== Source excerpt

Python Beautifulsoup traverse a table with particular text content in innerHTML then get contents until before a particular element

I have an html with a lots of table to traverse to like below:
<html>
.. omitted parts since I am interested on the HTML table..
<table>
<tbody>
<tr>
<td>
<table>
<tbody>
<tr>
<td class="labeltitle">
<tbody>
<tr>
<td class="labeltitle">
<font color="FFD700">Floor Activity<a name="#jump_fa"></a></font>
</td>
<td class="labelplain"> </td>
</tr>
</tbody>
</td>
</tr>
</tbody>
</table>
</td>
</tr>
</tbody>
</table>
<table>
... omitted just to show the td that I am interested to scrape ...
<td class="labelplain"> Senator(s)</td>
<td class="labelplain">
<table>
<tbody>
<tr>
<td class="labelplain">VILLAR JR., MANUEL B.<br></td>
</tr>
</tbody>
</table>
</td>
...

====
== Extracted information

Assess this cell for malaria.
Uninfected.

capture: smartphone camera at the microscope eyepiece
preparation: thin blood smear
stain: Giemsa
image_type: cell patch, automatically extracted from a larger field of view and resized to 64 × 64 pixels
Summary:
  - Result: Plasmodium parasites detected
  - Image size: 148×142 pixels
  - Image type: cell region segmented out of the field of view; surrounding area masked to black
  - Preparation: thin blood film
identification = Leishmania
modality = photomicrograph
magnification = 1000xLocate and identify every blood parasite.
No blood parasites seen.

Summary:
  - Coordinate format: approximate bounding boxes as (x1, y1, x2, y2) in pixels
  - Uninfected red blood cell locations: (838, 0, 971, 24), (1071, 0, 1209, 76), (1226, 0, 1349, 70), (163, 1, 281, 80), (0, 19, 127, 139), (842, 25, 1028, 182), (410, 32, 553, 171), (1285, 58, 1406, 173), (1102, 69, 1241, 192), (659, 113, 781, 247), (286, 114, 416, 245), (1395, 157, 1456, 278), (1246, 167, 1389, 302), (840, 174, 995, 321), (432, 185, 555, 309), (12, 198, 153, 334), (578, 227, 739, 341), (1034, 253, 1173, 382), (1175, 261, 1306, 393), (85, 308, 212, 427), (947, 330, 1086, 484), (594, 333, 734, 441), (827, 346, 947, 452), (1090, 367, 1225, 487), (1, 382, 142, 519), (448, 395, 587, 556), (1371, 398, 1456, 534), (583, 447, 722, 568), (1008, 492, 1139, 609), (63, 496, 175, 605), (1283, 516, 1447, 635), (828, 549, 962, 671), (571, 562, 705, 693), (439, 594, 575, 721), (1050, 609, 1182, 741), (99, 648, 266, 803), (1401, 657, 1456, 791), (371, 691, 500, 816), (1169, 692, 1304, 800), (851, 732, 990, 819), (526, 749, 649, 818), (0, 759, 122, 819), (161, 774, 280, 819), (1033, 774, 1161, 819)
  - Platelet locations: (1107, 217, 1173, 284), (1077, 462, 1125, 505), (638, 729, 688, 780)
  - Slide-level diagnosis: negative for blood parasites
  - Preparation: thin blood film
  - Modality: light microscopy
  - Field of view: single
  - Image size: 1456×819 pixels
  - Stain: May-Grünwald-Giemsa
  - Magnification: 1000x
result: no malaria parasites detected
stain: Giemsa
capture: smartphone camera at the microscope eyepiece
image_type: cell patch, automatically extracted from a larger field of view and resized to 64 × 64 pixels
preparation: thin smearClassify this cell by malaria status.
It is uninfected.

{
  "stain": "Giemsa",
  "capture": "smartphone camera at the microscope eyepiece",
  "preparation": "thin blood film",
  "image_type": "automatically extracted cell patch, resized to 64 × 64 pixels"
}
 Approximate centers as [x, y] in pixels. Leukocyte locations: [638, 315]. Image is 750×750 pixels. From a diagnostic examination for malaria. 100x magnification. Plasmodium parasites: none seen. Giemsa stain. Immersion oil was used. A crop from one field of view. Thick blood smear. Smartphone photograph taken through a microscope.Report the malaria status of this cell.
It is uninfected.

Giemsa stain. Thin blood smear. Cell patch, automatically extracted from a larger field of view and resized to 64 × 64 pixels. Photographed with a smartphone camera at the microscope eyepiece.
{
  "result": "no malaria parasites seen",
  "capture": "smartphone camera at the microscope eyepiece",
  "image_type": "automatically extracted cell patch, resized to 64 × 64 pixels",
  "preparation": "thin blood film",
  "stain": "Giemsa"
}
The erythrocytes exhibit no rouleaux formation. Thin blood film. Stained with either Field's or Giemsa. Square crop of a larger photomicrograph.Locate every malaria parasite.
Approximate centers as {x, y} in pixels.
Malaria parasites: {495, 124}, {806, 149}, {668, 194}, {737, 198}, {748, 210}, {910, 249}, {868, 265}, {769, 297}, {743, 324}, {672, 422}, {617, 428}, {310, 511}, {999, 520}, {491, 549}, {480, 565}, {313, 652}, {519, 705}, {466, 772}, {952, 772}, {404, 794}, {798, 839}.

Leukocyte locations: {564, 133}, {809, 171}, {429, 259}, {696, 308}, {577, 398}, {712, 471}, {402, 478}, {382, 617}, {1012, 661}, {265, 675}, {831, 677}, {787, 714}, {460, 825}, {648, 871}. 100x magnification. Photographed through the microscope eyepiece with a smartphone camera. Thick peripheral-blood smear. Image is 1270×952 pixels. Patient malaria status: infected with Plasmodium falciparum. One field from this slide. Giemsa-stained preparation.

====

» **Jobs**
1 - In the Beautifulsoup scraping post, what text appears inside the font element whose color is FFD700?
2 - In the Beautifulsoup scraping post, swap "traverse" for "walk through" and write out the part that opens with the words containing "Python Beautifulsoup traverse" and closes with "the HTML table..".
3 - Carry on the Beautifulsoup scraping post from its last line.

» **Expected outputs**
1 - Floor Activity

2 -
Python Beautifulsoup walk through a table with particular text content in innerHTML then get contents until before a particular element

I have an html with a lots of table to walk through to like below:
<html>
.. omitted parts since I am interested on the HTML table..

3 -
<table>
<table>
... More tables like the table above (the one with VILLAR Jr.)
</table>
<table>
<tbody>
<tr>
<td class="labeltitle">
<table>
<tbody>
<tr>
<td class="labeltitle"> <font color="FFD700">Vote(s)<a name="#jump_vote"></a></font></td>
<td class="labelplain"> </td>
</tr>
</tbody>
</table>
</td>
</tr>
</tbody>
</table>
... more tables
</html>
The table I want to traverse is the td with class "labeltitle" and a child element "font" that has text "Floor Activity". Every table below it, I want to get the html code until before the table that has a td class="labeltitle" with child "font" and text content is "Vote(s)". I am trying with xpath like so:
table = dom.xpath("//table[8]/tbody/tr/td")
print (table)
but to no avail, I am getting empty arrays. Anything would do (e.g. with or without xpath).
I also tried the following:
rows = soup.find('a', attrs={'name' :'#jump_fa'}).find_parent('table').find_parent('table')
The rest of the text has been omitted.